Ongoing talks between the six parties (the United States, Britain, France, Germany, Russia, and China) and Iran were extended one day to provide time for the parties to reach agreement. The talks are intended to establish a framework for ongoing negotiations around Iran’s nuclear program. But domestic American politics have often interfered with the talks. Republican critics of the Obama administration have criticized the idea of talking with Iran at all, sending a letter to hardliners in the Iranian government suggesting the US Congress would not approve any deal  and inviting Israel’s Prime Minister, Benjamin Netanyahu, to address Congress without discussing the invitation with the White House.

Republican critics have suggested that the talks are another example of a feckless and misguided foreign policy of the Obama White House, and that the United States should take a more aggressive stance on Iran, intensifying sanctions and further isolating the Iranian regime if it is unwilling to offer wider concessions.
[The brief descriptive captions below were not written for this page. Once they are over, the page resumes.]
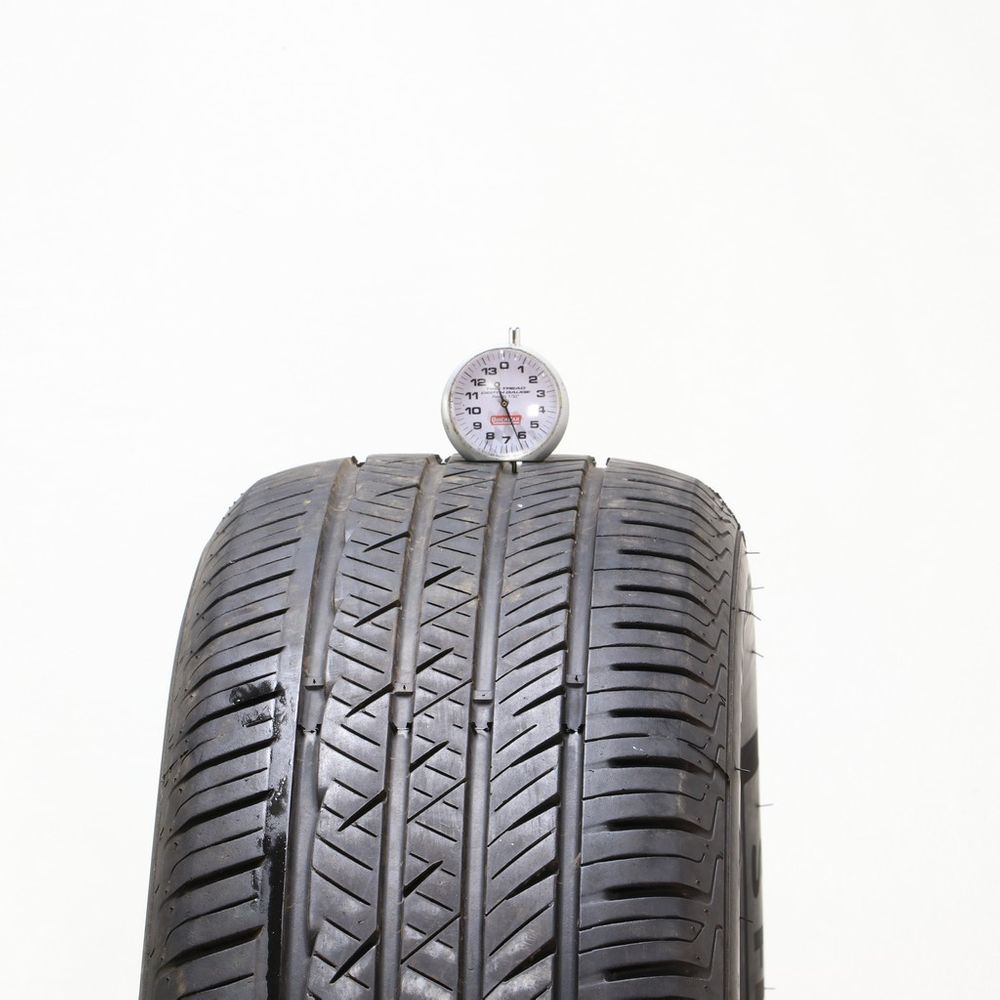Set of (4) Used 235/60R18 Laufenn S Fit AS 107V - 6/32 - Image 2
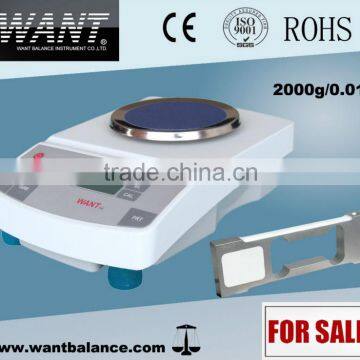 0.01g Industrial Digital Scale With Rs232 Print Interface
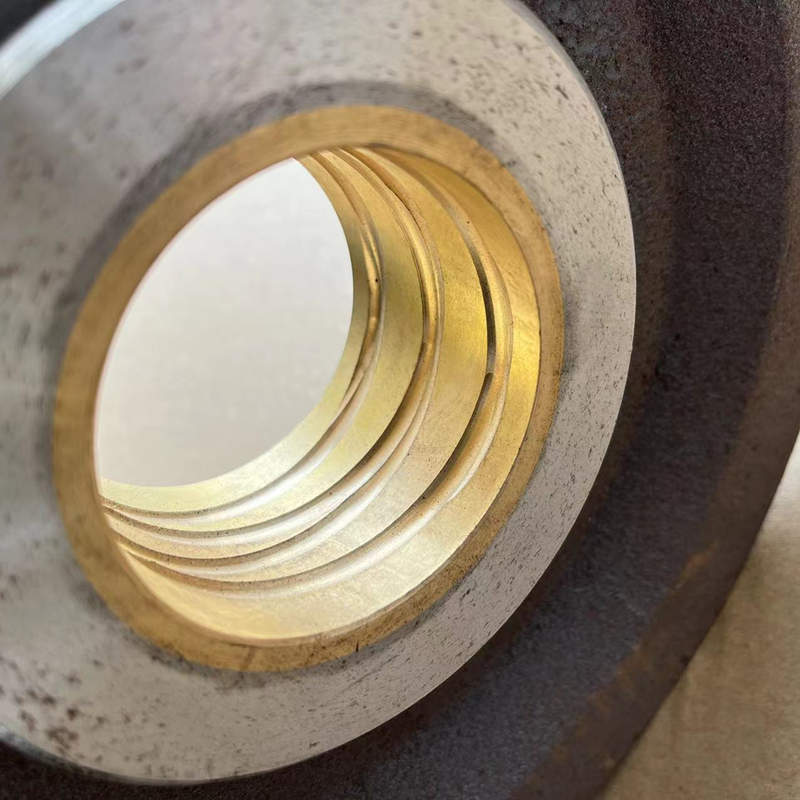 Cast Steel Sheave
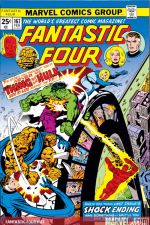 Fantastic Four (1961) #167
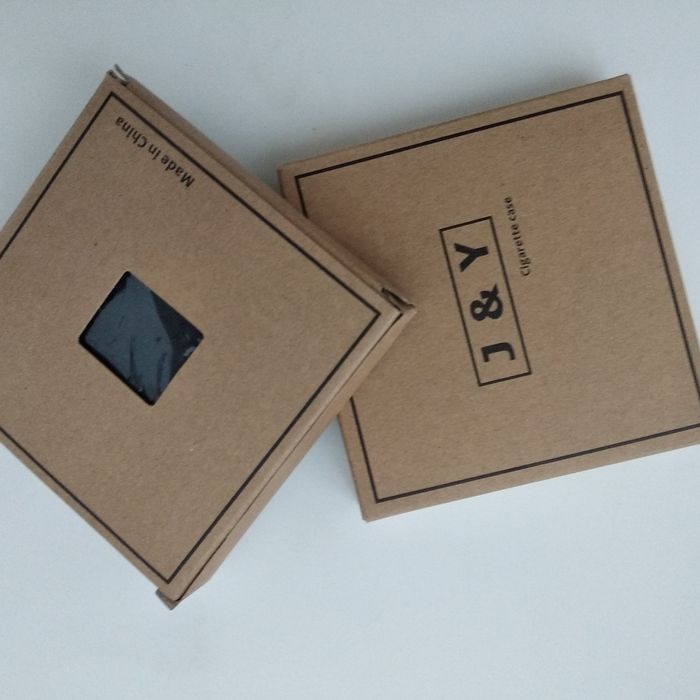 Кожени табакери промоция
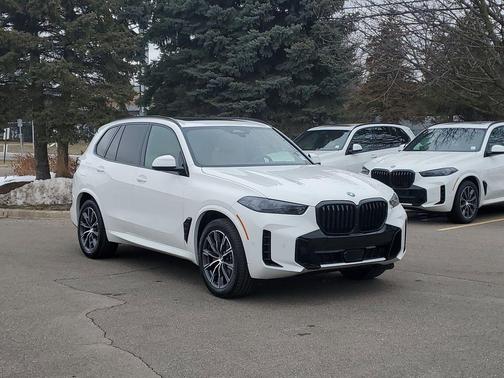 2026 BMW X5 xDrive40i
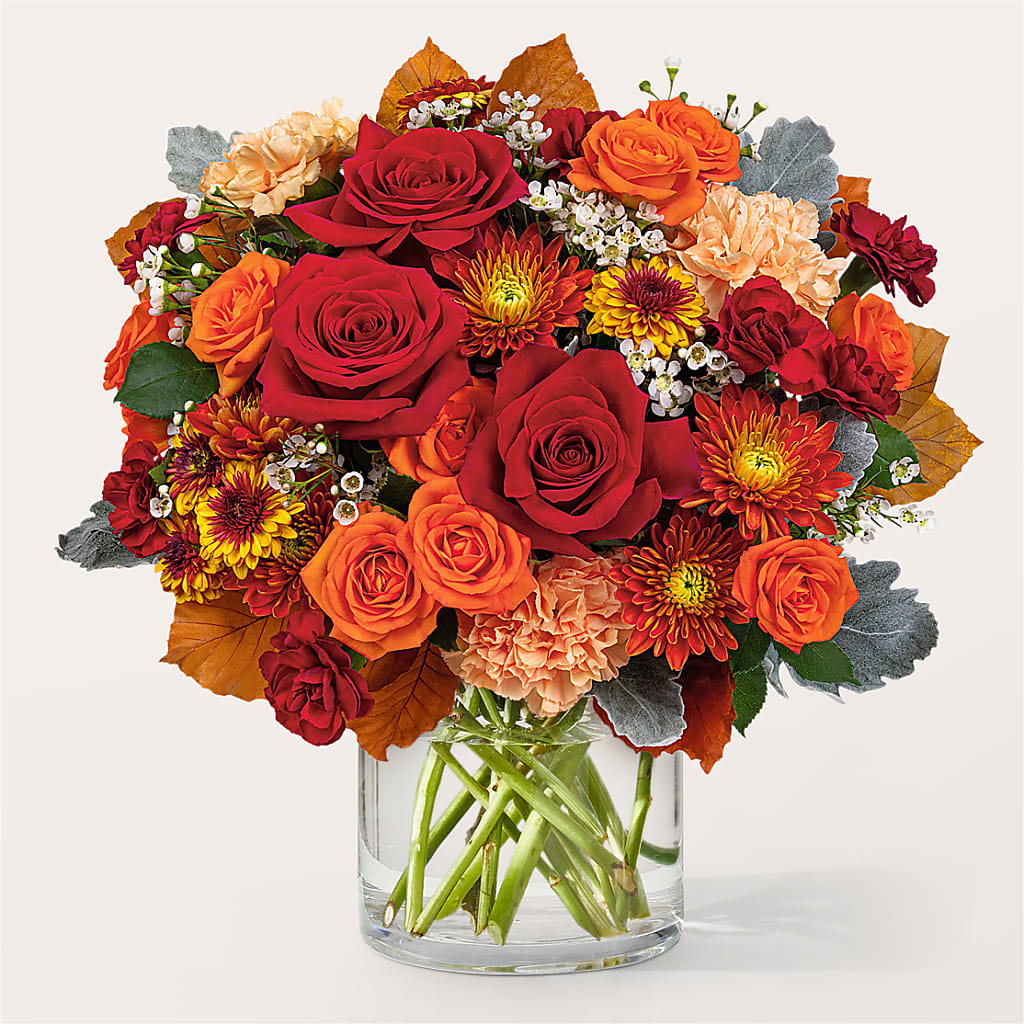 Merlot Bouquet – Flowers Unlimited, Martinsburg WV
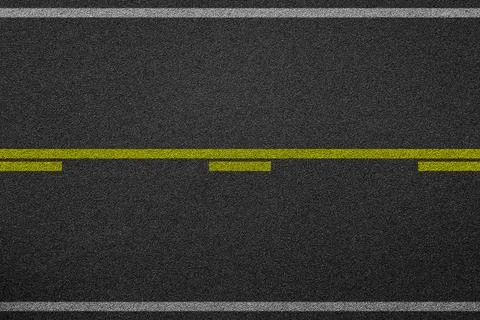 Asphalt road texture background Stock Photos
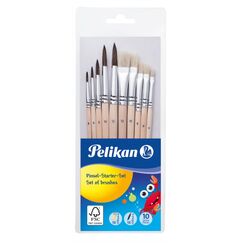 Pelikan 700405 Künstlerpinsel 10 Stück(e)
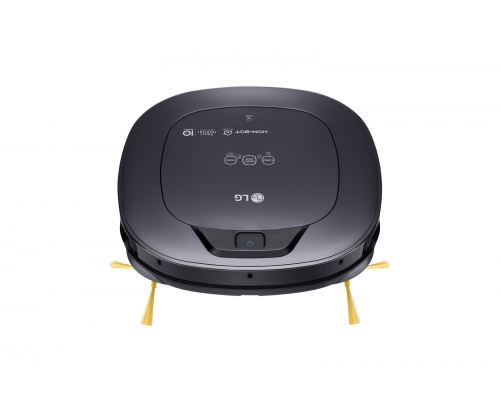Робот-пылесос LG CordZero ThinQ с мотором Smart Inverter Motor и функцией подключения к Wi-Fi - VR6690LVTM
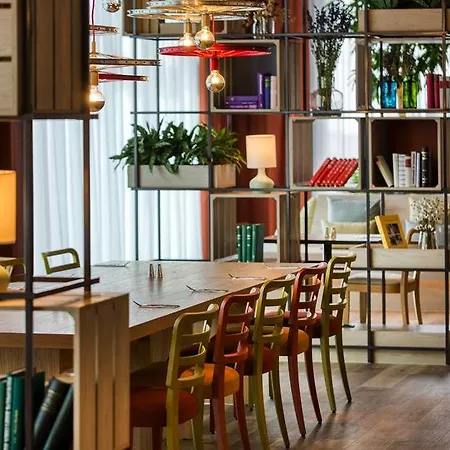 Intercityhotel Wiesbaden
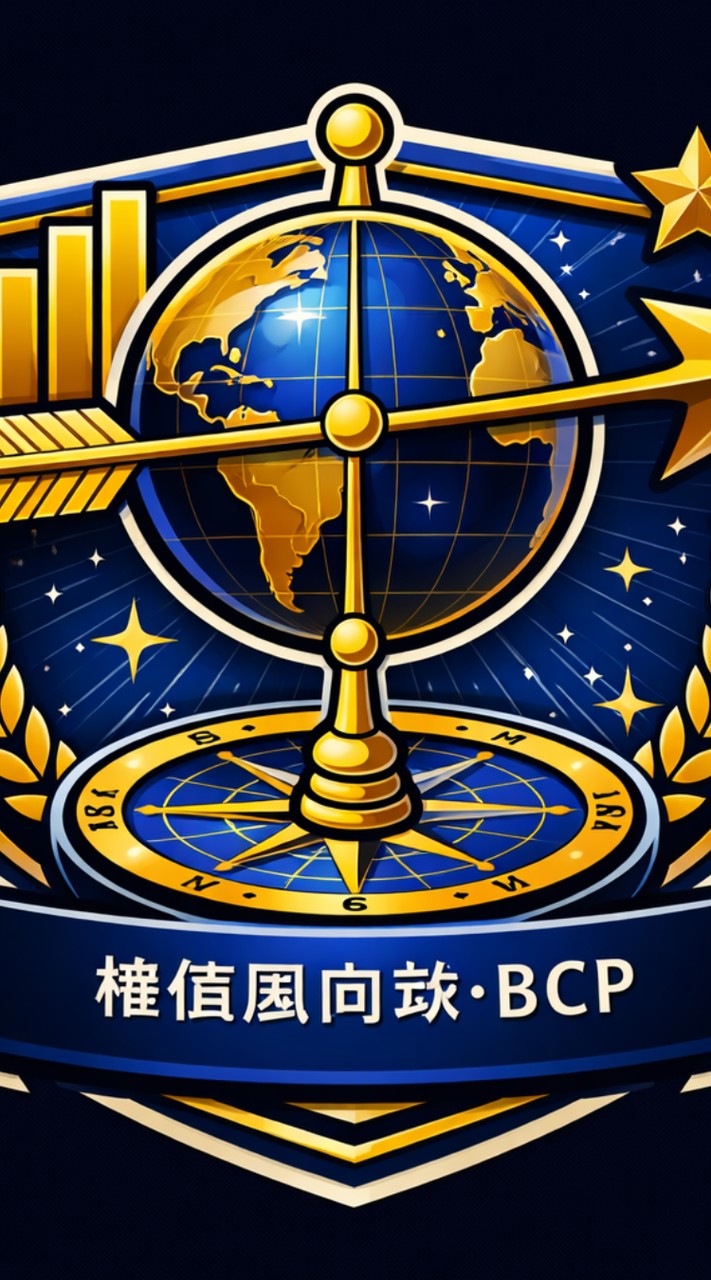 權值風向球·BCP 40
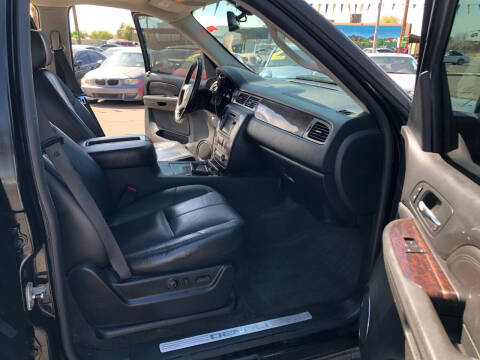 2008 GMC Yukon Denali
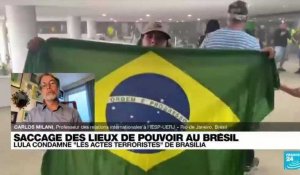 Brésil : "la société brésilienne devra faire face aux Bolsonaristes même sans Bolsonaro"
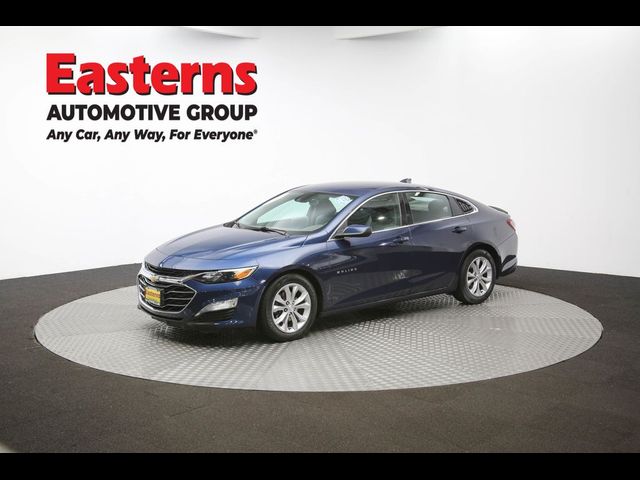 2019 Chevrolet Malibu Hybrid Base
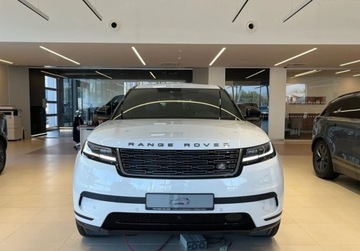 Land Rover Range Rover Velar SUV Facelifting 2.0  D200 204KM 2025 Land Rover Range Rover Velar Range Rover Velar 2.0D TD4 204 PS AWD S 2025r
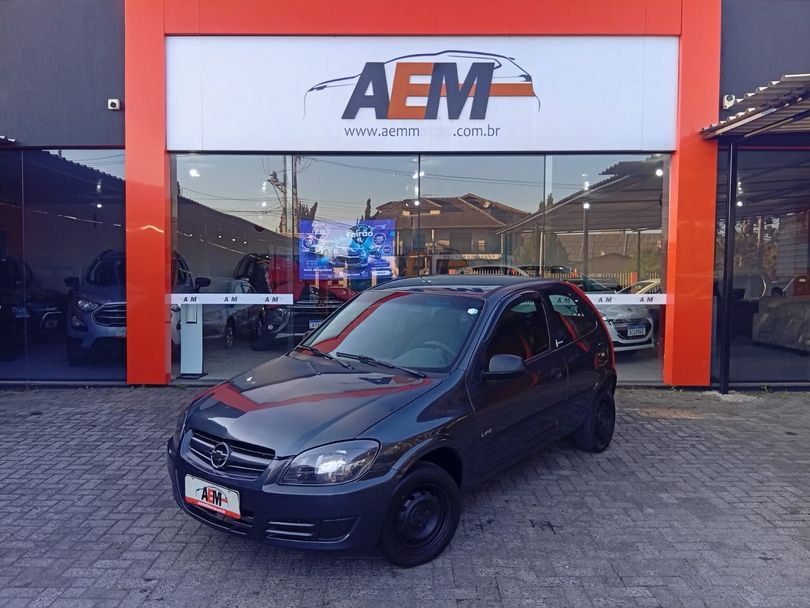 Chevrolet Celta Life/ LS 1.0 MPFI 8V FlexPower 3p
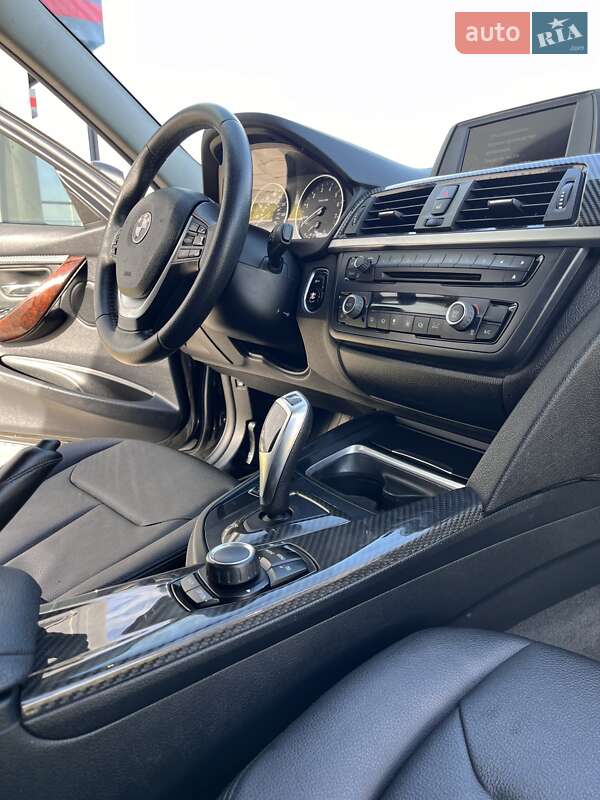 Седан BMW 3 Series 2014 в Рівному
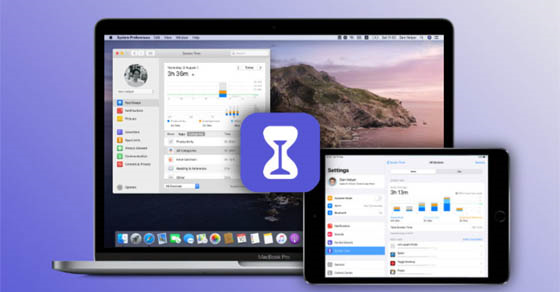 Cách sử dụng Screen Time trên MacBook hỗ trợ quản lý thời gian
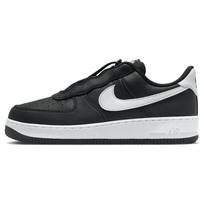 Nike Air Force 1 07 LV8 Hangul Day Unisex Sneakers Black Clear Worn-Blue DZ5070-010 37.5 white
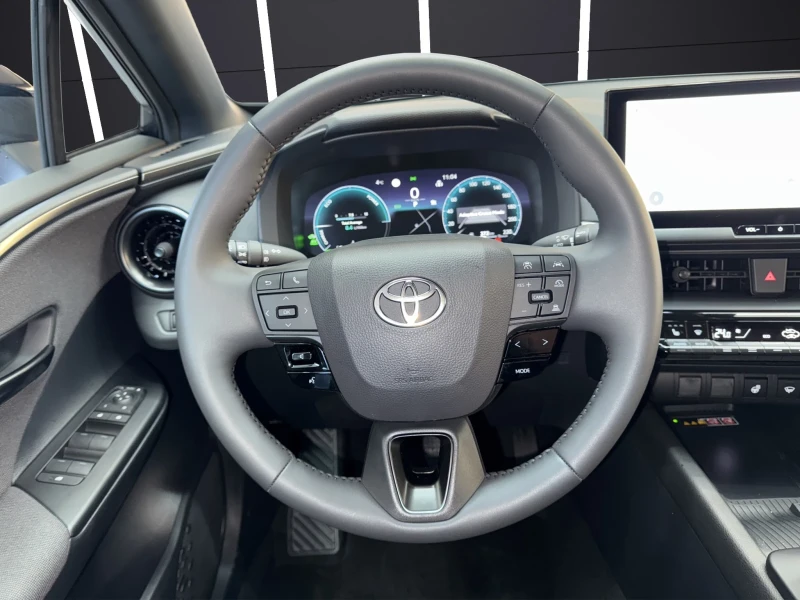 Toyota C-HR 2.0HYBRID* НАЛИЧЕН* TEAM D* DISTR* KEYLESS* CAMERA, снимка 8 - Автомобили и джипове - 48376059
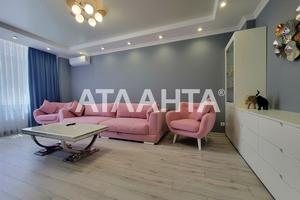 квартира за адресою Жаботинського вул. (Пролетарская улица), 56а
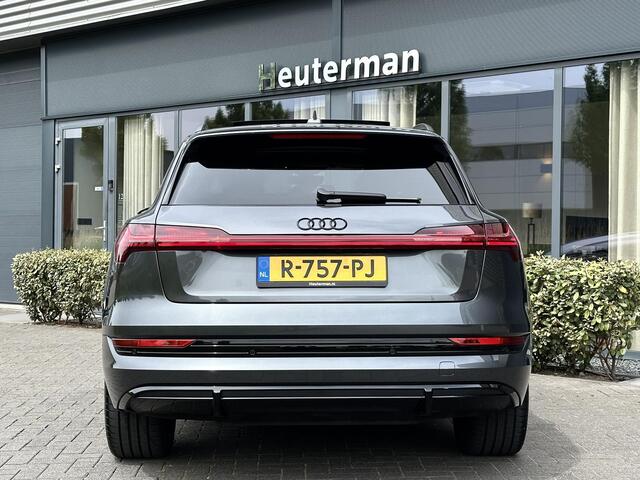 Audi e-tron 55 Quattro S Edition/ Pano/ Sfeerverl./ Trekhaak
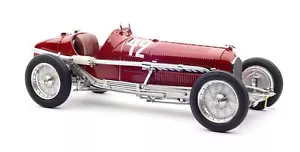 CMC M-227 1/18 Alfa Romeo P3 Chiron GANADOR GP Marsella 1933 #42 Coche De Modelo - Imagen 1 de 6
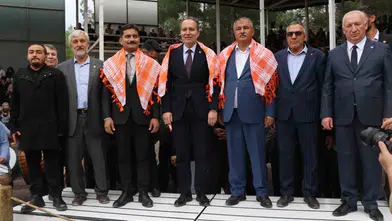 Erbakan Denizli er meydanında: Ata sporuna sahip çıkmalıyız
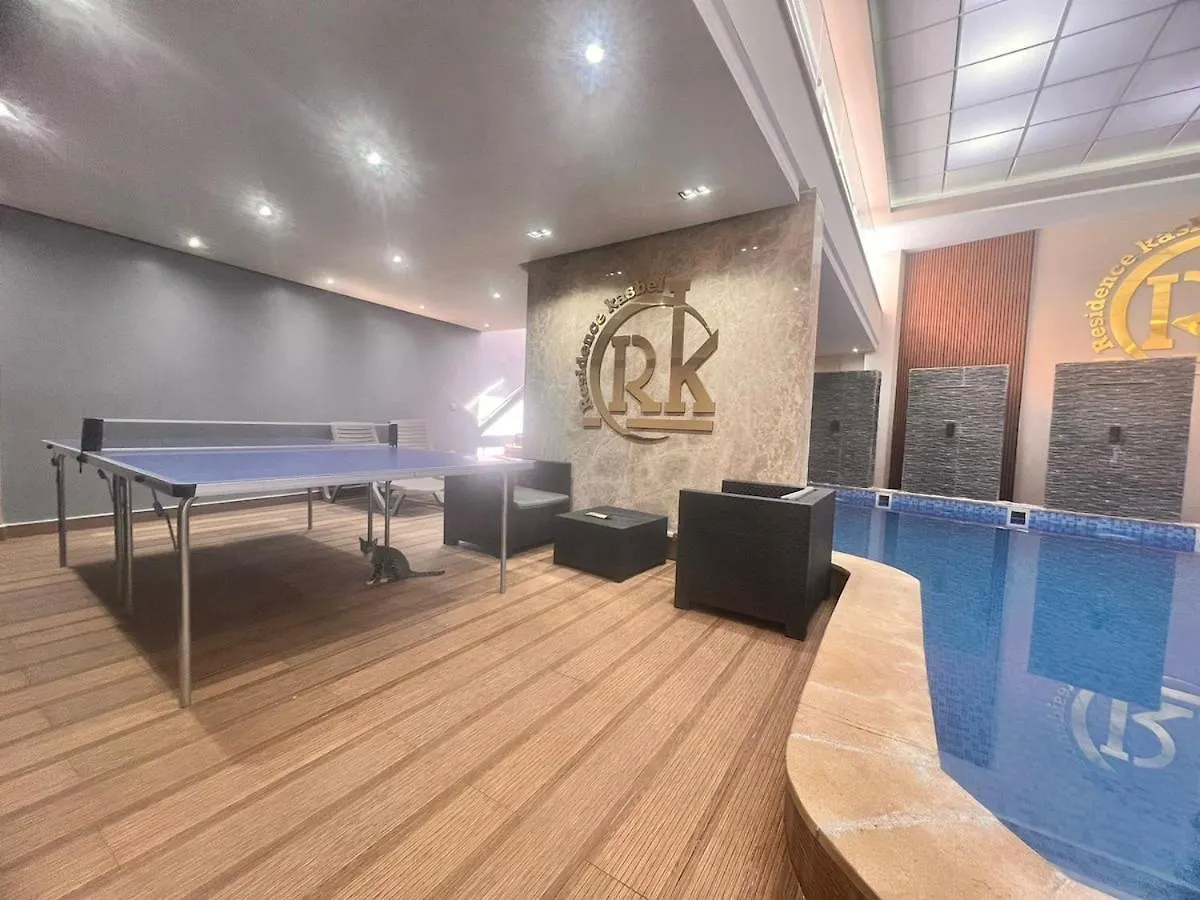Appartement Chic Gueliz Kasbel 211 Marrakesh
The Obama administration counters that real progress is being made as a result of the talks.

What do you think? Should the United States continue to work under the six party framework to pursue a nuclear deal with Iran? Would such a deal be effective at limiting Iran’s pursuit of nuclear weapons? Or should the United States take a more aggressive stance with Iran? Which approach would be more effective in achieving the US goal of a nuclear-weapons free Iran? Why?